Aos 34 anos de idade, Niclevicz é o primeiro brasileiro a chegar ao topo da montanha K2, a mais perigosa do mundo, com 8.611 metros, situada no Norte do Paquistão, na fronteira com a China. Esta foi sua terceira tentativa de conquistar o K2, também chamado de ‘‘montanha da morte’’. Além dele, apenas 174 alpinistas de outros países tinham conseguido – e 54 perderam a vida. ‘‘Eu sabia que seria difícil, mas não esperava que a descida fosse tão dramática. Eu passei ali os piores momentos de minha vida’’, disse.
Desta aventura, fizeram parte também outros dois alpinistas: o francês Abele Blanc, 46 anos, e o italiano Marco Camandona, 29. Foram 63 dias, incluindo viagens por terra e caminhadas, até chegar ao cume da montanha. Deste tempo, 47 dias (de 16 de junho a 31 de julho) foram na montanha K2.

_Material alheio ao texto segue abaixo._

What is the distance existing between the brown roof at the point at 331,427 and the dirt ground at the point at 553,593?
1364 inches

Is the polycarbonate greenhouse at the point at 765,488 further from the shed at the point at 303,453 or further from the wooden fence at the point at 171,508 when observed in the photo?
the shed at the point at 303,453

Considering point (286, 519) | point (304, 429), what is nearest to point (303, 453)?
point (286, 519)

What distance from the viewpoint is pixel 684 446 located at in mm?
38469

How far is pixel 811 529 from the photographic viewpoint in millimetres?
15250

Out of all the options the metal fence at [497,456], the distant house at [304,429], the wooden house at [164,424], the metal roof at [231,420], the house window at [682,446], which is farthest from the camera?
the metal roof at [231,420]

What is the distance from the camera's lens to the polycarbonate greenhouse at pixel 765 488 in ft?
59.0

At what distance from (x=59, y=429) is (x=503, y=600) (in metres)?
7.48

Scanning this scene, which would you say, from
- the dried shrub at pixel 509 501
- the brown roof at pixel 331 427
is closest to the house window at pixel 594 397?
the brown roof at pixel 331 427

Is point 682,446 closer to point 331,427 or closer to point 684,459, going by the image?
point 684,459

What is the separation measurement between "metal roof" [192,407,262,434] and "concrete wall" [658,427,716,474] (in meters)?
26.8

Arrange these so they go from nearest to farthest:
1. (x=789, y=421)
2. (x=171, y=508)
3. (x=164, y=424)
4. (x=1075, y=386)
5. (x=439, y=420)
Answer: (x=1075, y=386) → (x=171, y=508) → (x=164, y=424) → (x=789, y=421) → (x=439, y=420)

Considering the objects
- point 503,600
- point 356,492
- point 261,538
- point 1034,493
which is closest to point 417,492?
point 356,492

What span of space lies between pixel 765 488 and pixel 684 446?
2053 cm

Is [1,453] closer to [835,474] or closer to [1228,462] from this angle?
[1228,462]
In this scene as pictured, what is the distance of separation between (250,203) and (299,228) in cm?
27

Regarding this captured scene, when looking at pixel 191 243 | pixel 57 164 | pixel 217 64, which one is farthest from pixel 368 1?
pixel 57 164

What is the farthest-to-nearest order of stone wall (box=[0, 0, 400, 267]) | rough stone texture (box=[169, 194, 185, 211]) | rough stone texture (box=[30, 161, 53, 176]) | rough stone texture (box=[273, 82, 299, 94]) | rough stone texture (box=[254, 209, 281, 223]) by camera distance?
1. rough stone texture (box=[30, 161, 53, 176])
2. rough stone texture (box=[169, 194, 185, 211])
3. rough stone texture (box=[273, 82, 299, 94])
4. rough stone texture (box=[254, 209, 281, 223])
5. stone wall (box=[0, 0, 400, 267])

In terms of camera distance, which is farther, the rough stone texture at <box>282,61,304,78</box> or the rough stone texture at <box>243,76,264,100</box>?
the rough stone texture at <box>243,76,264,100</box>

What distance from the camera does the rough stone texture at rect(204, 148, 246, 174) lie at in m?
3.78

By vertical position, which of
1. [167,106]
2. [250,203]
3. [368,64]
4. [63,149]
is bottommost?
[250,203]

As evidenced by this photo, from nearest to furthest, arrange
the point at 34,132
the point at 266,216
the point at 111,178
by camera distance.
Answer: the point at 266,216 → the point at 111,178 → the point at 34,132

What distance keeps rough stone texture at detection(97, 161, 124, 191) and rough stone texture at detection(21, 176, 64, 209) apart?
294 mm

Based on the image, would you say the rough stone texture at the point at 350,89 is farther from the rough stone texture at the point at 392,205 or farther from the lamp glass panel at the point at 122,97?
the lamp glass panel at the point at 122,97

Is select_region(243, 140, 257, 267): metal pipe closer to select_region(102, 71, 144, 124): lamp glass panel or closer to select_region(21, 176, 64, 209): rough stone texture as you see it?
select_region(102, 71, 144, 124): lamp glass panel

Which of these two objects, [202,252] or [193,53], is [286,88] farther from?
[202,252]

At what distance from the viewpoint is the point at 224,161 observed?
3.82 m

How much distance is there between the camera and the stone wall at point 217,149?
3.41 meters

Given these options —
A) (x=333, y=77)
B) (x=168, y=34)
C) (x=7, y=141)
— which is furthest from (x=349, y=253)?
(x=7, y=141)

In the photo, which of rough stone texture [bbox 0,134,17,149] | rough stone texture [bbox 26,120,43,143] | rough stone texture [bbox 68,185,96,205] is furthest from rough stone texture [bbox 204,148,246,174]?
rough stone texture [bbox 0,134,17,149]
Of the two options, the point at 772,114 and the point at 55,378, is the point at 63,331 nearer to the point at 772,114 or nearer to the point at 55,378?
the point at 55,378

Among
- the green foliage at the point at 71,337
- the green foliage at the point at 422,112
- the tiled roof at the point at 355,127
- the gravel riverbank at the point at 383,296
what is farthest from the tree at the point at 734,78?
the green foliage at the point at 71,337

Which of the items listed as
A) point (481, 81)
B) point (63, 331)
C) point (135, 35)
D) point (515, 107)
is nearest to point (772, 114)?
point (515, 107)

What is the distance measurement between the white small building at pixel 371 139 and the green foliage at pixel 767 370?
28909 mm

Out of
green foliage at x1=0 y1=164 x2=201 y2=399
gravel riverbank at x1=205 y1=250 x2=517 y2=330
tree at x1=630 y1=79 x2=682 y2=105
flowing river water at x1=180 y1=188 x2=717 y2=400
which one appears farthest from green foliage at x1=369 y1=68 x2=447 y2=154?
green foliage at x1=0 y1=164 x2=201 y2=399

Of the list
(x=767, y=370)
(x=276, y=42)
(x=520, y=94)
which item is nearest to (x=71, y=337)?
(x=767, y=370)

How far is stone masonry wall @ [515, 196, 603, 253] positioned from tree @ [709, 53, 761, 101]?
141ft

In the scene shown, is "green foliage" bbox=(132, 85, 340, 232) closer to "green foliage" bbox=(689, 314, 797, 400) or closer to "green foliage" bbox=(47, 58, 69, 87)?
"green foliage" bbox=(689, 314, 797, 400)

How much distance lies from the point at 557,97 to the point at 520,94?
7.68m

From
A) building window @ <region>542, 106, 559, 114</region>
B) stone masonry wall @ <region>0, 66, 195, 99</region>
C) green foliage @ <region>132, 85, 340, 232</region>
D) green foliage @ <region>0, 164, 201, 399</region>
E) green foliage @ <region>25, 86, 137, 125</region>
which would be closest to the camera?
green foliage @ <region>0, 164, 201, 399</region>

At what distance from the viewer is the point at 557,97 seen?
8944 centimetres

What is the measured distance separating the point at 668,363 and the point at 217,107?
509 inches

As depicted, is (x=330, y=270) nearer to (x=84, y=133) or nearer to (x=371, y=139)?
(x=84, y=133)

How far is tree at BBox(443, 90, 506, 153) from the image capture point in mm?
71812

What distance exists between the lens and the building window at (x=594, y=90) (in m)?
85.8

De volta para casa, os primeiros planos de Niclevicz eram ter ‘‘um pouquinho de conforto, um pouco de paz e um pouco de carinho’’. Para começar, ele já sonhava com seu prato preferido, preparado pela mãe Filomena para ontem: galinha ensopada com polenta, além de bolo prestígio. Na vida pessoal, seu principal plano é casar-se com a noiva Adriana Carioba. ‘‘É uma outra montanha difícil de ser escalada, mas eu espero ter sucesso também, sem muitas tempestades e avalanches’’, brincou.
Apesar dos riscos e medos, Niclevicz também já faz planos no campo esportivo. Em outubro, ele chefia uma equipe para participar do Enduro da Mata Atlântica, considerada a quarta corrida de aventura do mundo. Trata-se de uma competição esportiva, de aventura, com duração de 5 dias e 5 noites ininterruptos, sem dormir, percorrendo 500 quilômetros. Um total de 33 equipes participarão, sendo 15 internacionais. ‘‘É um grande desafio, onde os participantes chegam ao seu limite de sua resistência’’, disse, lembrando que este tipo de competição ecológica é uma grande tendência mundial. Além do Enduro, Niclevicz também deve realizar um sonho antigo seu, de chefiar uma expedição de brasileiros ao Himalaia.